ABOUT THIS TASK:
In the post about the struggle over Ellen White's writings, what position did Gilbert Valentine hold at Mission College, Thailand?

READING PASSAGE:
□ □ □ □

Post 8, Struggle Over Ellen White’s Writings

Australian pastor and scholar Gilbert Valentine is the esteemed author of The Shaping of Adventism: The Case of W.W. Prescott (Andrews University Press, 1992), reworked for the Adventist Pioneer series as W.W. Prescott: Forgotten Giant of Adventism’s Second Generation (Review and Herald, 2005). Despite his busy life as provost of Mission College, Thailand, Dr Valentine researched and wrote another book: The Struggle for the Prophetic Heritage: Issues in the conflict for the control of Ellen G. White publications, 1930-1939 (Muak Lek, Thailand: Institute Press, 2006).

Ellen White was born on 26 November 1827 and served Sabbatarian Adventists in a public role from December 1844 until near the day of her death. Visitors to her Sunnyside home in Cooranbong can appreciate something of the pressures under which she toiled there from 1895 to 1900: writing letters for the American mail, helping to plan institutions that became Avondale College and Sydney Adventist Hospital, conferring with church leaders, speaking at camp meetings and conferences, writing books likeThoughts from the Mount of Blessing (1896), The Desire of Ages (1898), Christ’s Object Lessons (1900) and Testimonies for the Church (volume six, 1900).

□ □ □ □

PROVIDED MATERIAL:
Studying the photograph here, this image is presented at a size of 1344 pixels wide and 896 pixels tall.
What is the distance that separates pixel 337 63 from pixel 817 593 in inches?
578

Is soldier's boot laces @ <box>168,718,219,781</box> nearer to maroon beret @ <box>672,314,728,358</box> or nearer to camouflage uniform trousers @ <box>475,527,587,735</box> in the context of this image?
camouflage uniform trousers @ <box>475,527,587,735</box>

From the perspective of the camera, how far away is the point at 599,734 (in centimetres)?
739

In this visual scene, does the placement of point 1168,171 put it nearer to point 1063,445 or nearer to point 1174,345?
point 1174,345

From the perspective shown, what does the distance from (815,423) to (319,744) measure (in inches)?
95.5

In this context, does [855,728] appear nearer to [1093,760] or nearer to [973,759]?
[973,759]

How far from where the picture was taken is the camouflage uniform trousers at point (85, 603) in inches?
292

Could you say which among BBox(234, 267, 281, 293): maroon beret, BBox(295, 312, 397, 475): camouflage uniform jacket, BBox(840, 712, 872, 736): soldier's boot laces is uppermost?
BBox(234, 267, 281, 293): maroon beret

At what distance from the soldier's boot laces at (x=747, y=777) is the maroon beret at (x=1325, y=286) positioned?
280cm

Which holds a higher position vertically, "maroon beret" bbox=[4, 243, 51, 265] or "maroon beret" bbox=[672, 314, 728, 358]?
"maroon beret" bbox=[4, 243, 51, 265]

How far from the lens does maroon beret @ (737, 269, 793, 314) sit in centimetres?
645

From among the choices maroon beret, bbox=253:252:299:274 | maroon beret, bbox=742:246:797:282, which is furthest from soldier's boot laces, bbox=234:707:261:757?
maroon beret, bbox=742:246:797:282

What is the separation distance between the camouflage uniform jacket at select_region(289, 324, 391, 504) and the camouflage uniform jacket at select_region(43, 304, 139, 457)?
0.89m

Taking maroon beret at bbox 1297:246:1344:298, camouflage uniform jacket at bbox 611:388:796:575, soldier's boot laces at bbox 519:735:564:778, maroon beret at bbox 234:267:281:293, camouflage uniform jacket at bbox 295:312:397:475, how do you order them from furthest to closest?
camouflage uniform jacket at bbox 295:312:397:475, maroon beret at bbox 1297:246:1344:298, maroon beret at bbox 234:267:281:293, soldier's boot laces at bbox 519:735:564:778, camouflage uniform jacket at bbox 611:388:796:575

□ □ □ □

SOLVED PROBLEM:
He was provost of Mission College, Thailand.